Problem description ▸ Could you copy everything from the row containing "Time of clock at [350,288,400,342]: 4:00" down to the row containing "Time of clock at [534,131,619,226]: 9:46", swapping "clock" for "watch", changing nothing else and leaving out the pictures?

Exercise materials ▸
## Start
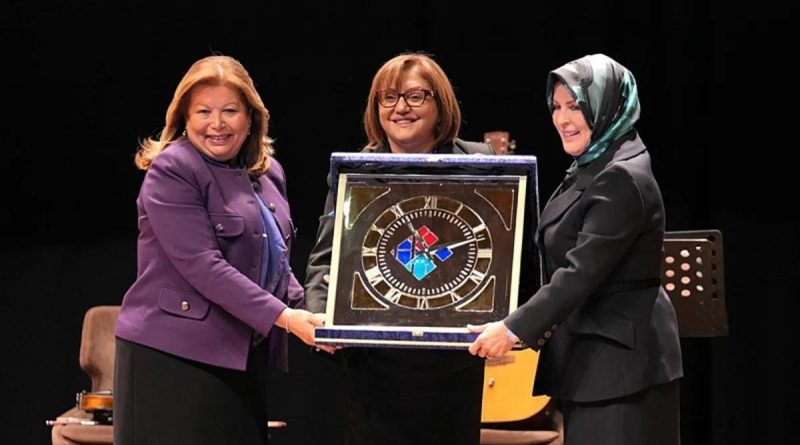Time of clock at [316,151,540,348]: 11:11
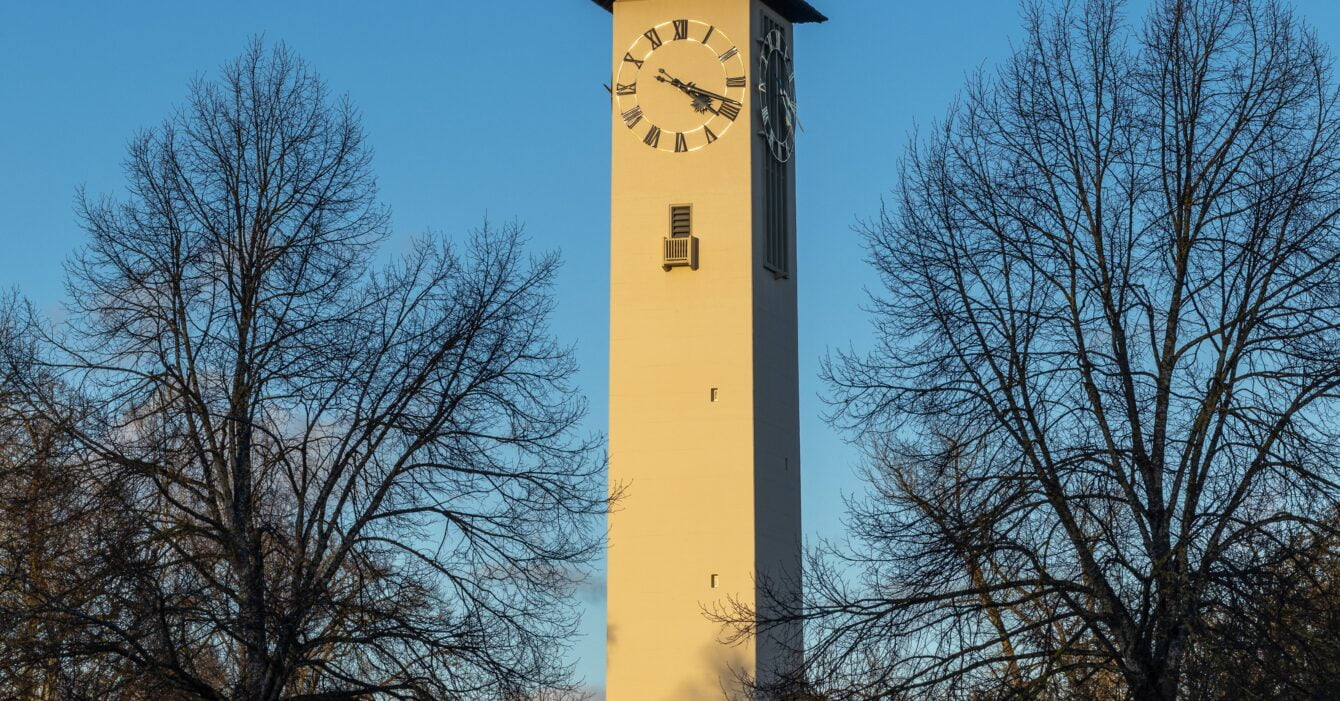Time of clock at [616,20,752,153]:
## End
## Start
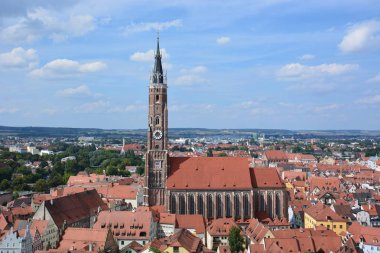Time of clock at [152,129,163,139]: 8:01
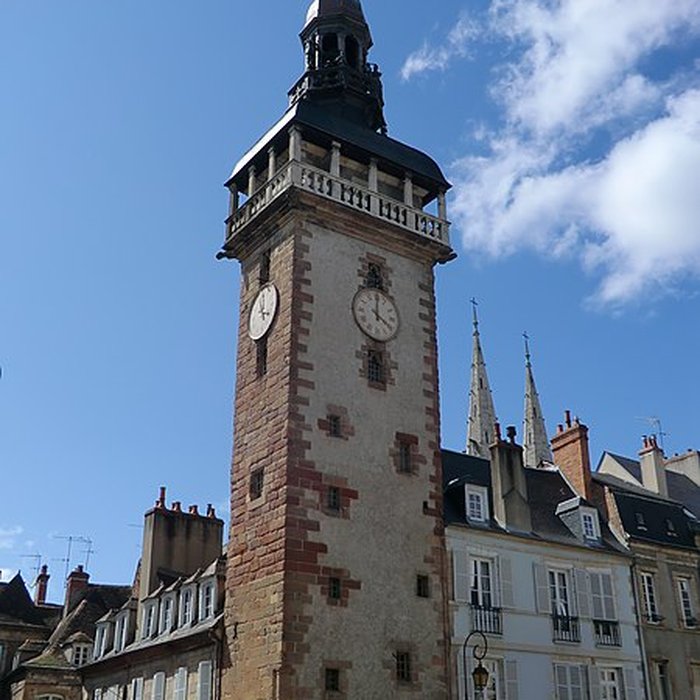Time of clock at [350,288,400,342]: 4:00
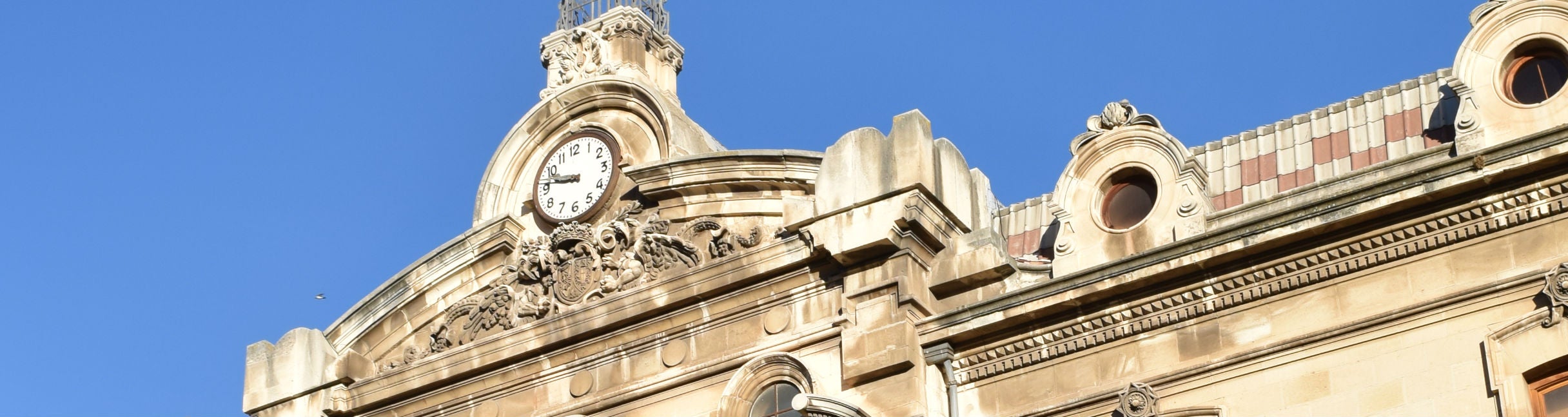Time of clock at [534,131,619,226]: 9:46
## End
Final answer ▸
Time of watch at [350,288,400,342]: 4:00
Time of watch at [534,131,619,226]: 9:46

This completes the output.